Segment Start: Extracted text

Another is simply being media-saavy. The press has to write about something, so don't forget that they need you, too. But you have to learn how to pitch stories.
Kickstarter has really changed the game. These guys launched today, for example, and they'll probably be funded within 24 hours:
Interesting product... they are almost there and the traffic from here should do it.
I might just suck at PR, but I don't think The Sensel Morph is really representative of your run-of-the-mill funding experience.
I might just suck at PR
You just picked a really hard product to make successful.
The problem is J. Random Gamer has no reason to buy it, unless enough of his gaming buddies have it that he gets shut out of games if he doesn't have it. If he's the only person in the game who has it, or even if half the people in the game have it, the cheaters are still in the game and he's spent $125 without any benefit. And that's assuming the games support it - if no games support it properly, there's even less point.
There's a chapter about this sort of thing in Thomas Schelling's Micromotives and Macrobehaviour, if you're interested. Not cheaters in pc gaming (the book was written in 1978) but the game theory around similar situations.
One option is to make the product known to people who run the competitions, then wait for a major cheating scandal and lobby them to make it compulsory - but obviously that would only give you pro sales, not the much higher volume consumer sales. It might be possible to arrange a bunch of great servers where the device is mandatory, so early adopters get some benefits.

Segment End: Extracted text
Segment Start: Material provided

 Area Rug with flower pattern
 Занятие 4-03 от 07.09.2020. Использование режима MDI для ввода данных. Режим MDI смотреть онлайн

Segment End: Material provided

## Task set
A. Reproduce the crowdfunding discussion verbatim, starting at "The problem is" and ending at "around similar situations.".
B. Proceed with the crowdfunding discussion, picking up immediately after its final sentence.

## Responses in order
A.
The problem is J. Random Gamer has no reason to buy it, unless enough of his gaming buddies have it that he gets shut out of games if he doesn't have it. If he's the only person in the game who has it, or even if half the people in the game have it, the cheaters are still in the game and he's spent $125 without any benefit. And that's assuming the games support it - if no games support it properly, there's even less point.
There's a chapter about this sort of thing in Thomas Schelling's Micromotives and Macrobehaviour, if you're interested. Not cheaters in pc gaming (the book was written in 1978) but the game theory around similar situations.

B.
In the longer term I'd also suggest some sort of IP licensing, where something compatible with your product is built right into gaming mice. That way users have one less thing to cart around, and companies who know how to make and distribute hardware can take care of that for you. And you'll have a much easier time getting it made mandatory if it's "$1 in every gaming mouse from a variety of competing manufacturers" rather than $125 with a single source :)
I think a lot of these guys try to build a following before they launch.
Yes, you will likely fail if you've never done this before and you're trying to make a consumer-quality product. So get experience with an intermediate step or two.
But it is certainly possible to make money on such a first batch: Why do you need inhouse EE, ME, DE en Embedded Engeneer for a headphone. Many of these functions can be done by a small design firm or freelancer that you hire for a much smaller fee. In addition, these people do this all the time for different companies and have a huge experience this way and good contats (you can also go with teh bigger firms, but then you probably need the same amount of money).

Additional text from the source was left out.